-- begin --

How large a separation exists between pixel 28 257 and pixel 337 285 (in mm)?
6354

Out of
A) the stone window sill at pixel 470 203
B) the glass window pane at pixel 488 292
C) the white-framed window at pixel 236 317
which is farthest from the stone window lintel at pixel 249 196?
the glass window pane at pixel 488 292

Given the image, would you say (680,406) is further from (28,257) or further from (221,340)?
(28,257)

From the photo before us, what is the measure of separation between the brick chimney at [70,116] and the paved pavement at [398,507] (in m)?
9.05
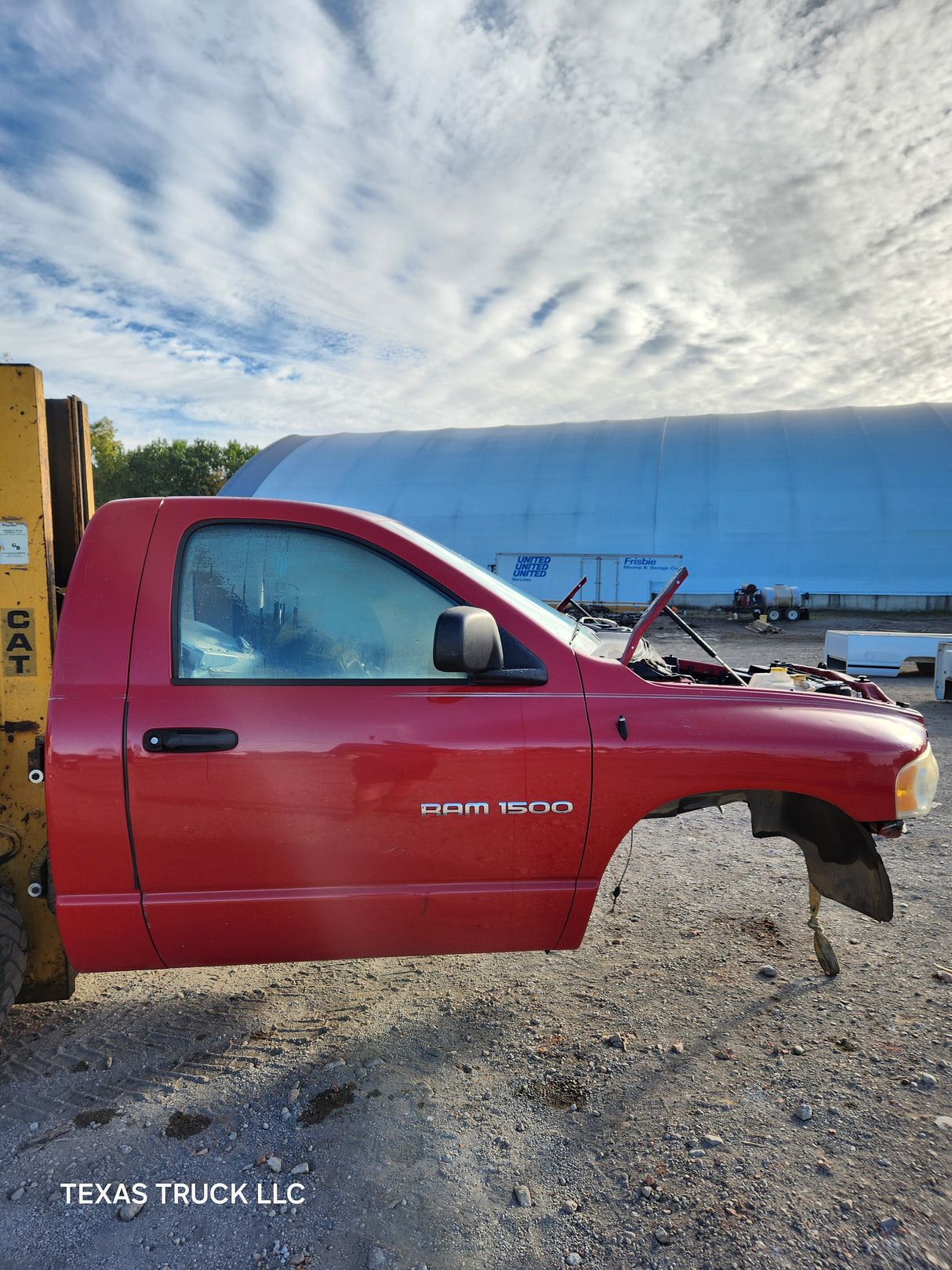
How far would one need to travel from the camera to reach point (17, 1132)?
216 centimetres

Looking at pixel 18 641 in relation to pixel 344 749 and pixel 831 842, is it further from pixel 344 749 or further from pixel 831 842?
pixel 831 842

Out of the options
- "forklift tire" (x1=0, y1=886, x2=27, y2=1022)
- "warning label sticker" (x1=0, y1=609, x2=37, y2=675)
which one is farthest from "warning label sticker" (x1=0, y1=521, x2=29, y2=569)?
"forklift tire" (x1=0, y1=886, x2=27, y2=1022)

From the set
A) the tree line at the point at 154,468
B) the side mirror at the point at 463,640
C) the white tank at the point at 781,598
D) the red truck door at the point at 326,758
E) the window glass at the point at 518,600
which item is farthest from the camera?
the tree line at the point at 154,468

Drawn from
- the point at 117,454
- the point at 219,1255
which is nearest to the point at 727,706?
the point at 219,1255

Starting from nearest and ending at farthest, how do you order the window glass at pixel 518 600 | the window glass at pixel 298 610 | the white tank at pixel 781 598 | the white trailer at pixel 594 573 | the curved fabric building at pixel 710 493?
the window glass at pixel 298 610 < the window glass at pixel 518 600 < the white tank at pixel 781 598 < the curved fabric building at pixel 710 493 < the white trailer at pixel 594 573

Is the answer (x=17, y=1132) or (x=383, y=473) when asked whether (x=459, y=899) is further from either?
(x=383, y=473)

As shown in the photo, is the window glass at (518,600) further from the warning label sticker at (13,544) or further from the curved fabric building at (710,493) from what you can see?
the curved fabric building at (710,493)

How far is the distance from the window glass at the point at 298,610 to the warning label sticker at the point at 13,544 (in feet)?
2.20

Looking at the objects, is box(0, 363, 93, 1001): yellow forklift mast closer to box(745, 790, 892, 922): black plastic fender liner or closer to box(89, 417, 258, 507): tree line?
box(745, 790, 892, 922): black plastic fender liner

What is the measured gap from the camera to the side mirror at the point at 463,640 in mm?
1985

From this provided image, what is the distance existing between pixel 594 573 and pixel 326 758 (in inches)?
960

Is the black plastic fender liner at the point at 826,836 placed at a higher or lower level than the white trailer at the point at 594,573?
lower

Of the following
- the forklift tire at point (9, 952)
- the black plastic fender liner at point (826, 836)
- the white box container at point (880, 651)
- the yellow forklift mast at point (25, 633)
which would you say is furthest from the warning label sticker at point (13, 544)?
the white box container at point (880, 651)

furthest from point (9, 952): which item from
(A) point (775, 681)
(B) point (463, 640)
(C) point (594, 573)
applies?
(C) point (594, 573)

-- end --
-- begin --

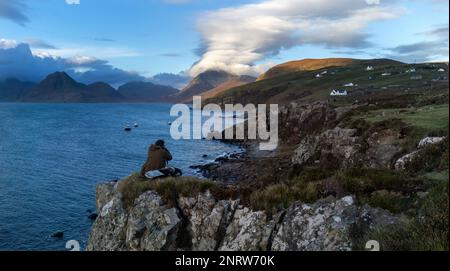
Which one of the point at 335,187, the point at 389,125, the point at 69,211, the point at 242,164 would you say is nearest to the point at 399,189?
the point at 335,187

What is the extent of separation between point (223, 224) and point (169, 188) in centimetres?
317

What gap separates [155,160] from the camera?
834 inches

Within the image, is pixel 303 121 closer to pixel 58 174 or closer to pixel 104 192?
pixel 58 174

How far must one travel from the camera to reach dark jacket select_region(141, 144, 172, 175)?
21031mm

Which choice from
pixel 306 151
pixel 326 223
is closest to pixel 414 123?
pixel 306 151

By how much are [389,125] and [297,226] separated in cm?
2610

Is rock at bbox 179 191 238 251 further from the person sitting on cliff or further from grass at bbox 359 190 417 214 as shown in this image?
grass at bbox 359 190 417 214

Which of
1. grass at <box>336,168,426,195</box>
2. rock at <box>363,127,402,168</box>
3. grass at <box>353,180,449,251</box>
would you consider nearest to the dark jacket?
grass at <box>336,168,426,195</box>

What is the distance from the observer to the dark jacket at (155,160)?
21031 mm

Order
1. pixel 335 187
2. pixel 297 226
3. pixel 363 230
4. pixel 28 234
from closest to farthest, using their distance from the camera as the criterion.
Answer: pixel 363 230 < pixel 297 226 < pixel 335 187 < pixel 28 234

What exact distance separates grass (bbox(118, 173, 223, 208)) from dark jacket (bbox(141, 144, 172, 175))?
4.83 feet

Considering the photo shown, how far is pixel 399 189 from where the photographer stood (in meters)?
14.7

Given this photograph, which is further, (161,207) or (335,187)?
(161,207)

-- end --

_EXERCISE BRIEF_: Locate each line of the data above that contains the string "shown" and copy those lines. Case counts when matching.

_REPLY_:
As shown in the photo, is the window glass at (518,600) further from the warning label sticker at (13,544) or further from the curved fabric building at (710,493) from what you can see?
Is rock at bbox 179 191 238 251 further from the person sitting on cliff or further from grass at bbox 359 190 417 214 as shown in this image?
Considering the photo shown, how far is pixel 399 189 from where the photographer stood (in meters)?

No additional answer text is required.